Collected data:

#####

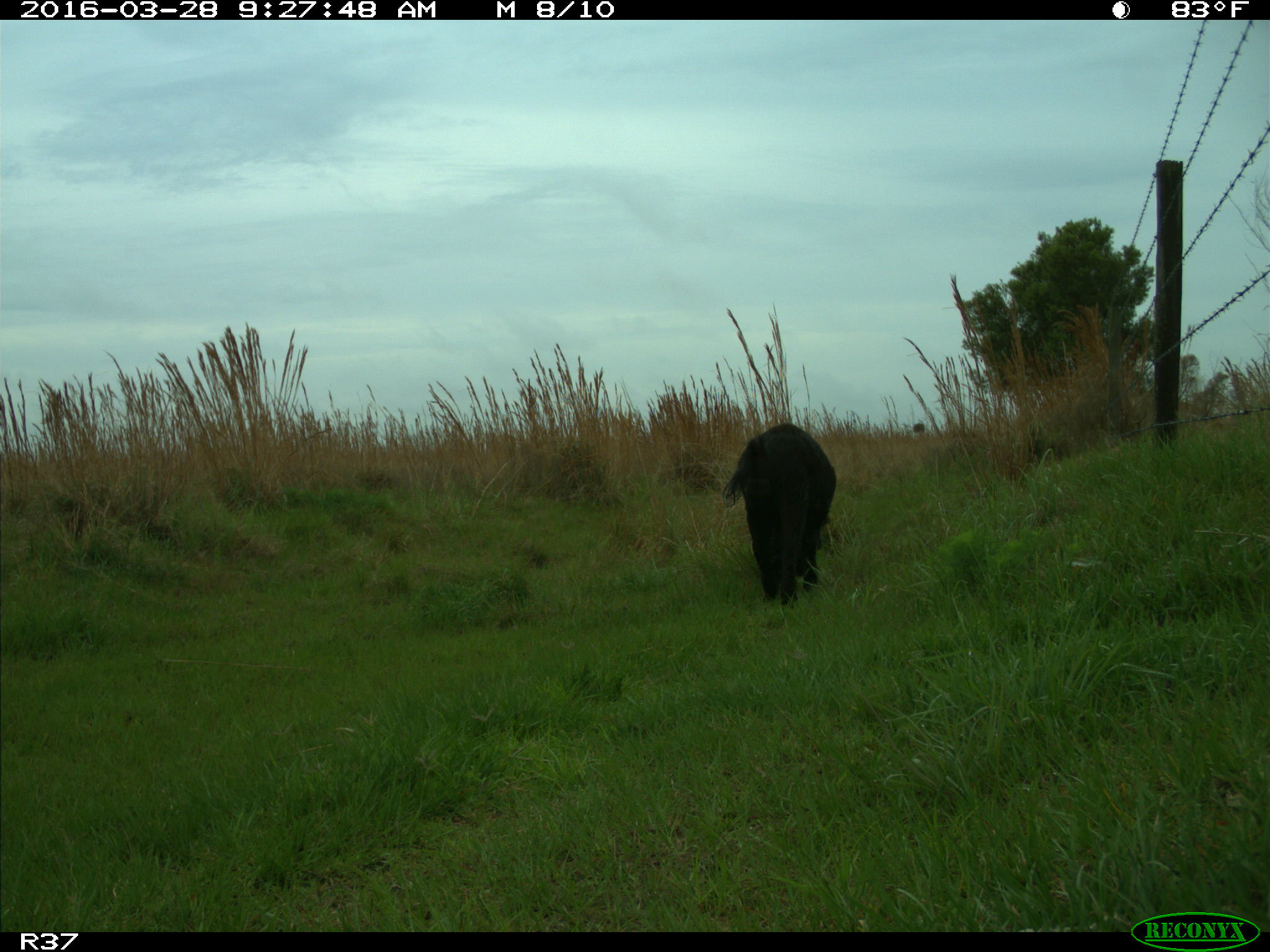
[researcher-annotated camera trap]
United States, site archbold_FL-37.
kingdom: Animalia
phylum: Chordata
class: Mammalia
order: Artiodactyla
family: Suidae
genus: Sus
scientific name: Sus scrofa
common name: wild boar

#####

# Exercise instructions:
Quote the records above in full, dropping each picture.

# Response to the task:
[researcher-annotated camera trap]
United States, site archbold_FL-37.
kingdom: Animalia
phylum: Chordata
class: Mammalia
order: Artiodactyla
family: Suidae
genus: Sus
scientific name: Sus scrofa
common name: wild boar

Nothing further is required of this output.